EXTRACTED ENTRIES:
● ● ● ● ● ● ●
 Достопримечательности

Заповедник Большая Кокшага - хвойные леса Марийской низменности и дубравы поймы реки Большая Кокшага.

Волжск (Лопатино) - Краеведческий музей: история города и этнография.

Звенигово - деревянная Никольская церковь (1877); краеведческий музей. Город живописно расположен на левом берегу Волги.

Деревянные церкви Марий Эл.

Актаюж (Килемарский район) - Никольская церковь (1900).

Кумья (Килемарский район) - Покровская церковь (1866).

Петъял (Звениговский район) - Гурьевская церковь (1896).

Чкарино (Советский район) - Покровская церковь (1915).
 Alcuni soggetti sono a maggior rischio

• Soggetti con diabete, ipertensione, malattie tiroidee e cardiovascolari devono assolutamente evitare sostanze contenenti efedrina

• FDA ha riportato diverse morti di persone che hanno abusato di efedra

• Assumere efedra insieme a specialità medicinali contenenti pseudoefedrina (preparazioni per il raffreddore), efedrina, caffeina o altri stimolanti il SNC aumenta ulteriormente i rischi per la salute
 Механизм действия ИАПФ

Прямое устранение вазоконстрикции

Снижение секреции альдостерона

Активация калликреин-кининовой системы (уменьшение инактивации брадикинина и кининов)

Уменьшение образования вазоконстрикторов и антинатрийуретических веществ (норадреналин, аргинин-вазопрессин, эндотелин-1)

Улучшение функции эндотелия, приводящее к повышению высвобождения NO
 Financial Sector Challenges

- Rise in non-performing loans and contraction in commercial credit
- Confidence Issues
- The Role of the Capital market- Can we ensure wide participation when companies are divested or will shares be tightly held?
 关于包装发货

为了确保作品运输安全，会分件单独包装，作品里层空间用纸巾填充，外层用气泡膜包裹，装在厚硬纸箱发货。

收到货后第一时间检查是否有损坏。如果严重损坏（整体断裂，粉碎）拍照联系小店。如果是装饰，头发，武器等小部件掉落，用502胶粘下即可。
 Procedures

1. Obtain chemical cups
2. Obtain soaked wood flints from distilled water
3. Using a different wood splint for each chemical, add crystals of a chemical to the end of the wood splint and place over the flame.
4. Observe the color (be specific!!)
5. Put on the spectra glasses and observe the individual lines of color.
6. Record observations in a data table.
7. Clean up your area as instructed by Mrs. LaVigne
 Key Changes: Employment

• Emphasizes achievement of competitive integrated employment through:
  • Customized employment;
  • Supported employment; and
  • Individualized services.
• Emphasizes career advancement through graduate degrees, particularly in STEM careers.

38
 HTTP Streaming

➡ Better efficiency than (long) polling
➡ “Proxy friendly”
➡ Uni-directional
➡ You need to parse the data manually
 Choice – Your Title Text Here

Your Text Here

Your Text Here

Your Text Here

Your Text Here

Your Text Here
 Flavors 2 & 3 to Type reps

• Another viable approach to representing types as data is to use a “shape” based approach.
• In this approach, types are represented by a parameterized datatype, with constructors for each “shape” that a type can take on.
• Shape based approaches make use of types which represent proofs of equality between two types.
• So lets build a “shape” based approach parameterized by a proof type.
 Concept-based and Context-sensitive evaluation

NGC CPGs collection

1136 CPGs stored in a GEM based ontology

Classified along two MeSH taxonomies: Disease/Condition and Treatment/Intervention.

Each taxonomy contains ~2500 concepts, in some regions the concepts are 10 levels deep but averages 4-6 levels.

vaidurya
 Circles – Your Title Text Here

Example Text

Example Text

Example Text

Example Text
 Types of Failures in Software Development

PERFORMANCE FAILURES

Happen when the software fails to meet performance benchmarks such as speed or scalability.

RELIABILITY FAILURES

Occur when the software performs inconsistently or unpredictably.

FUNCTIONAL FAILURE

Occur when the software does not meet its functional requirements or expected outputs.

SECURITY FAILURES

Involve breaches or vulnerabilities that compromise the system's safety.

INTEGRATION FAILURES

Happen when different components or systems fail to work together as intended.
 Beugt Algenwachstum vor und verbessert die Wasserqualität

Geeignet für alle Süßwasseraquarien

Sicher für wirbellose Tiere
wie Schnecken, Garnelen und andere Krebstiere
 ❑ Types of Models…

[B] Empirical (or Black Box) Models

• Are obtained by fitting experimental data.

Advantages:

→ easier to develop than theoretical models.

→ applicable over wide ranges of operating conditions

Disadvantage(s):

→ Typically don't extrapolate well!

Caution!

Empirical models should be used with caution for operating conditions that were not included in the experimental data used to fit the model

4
● ● ● ● ● ● ●
WHAT IS REQUIRED:
Your answer should be exactly the lines of the data above, from the first through the line containing "Волжск (Лопатино) - Краеведческий".

RESPONSE BELOW:
 Достопримечательности

Заповедник Большая Кокшага - хвойные леса Марийской низменности и дубравы поймы реки Большая Кокшага.

Волжск (Лопатино) - Краеведческий музей: история города и этнография.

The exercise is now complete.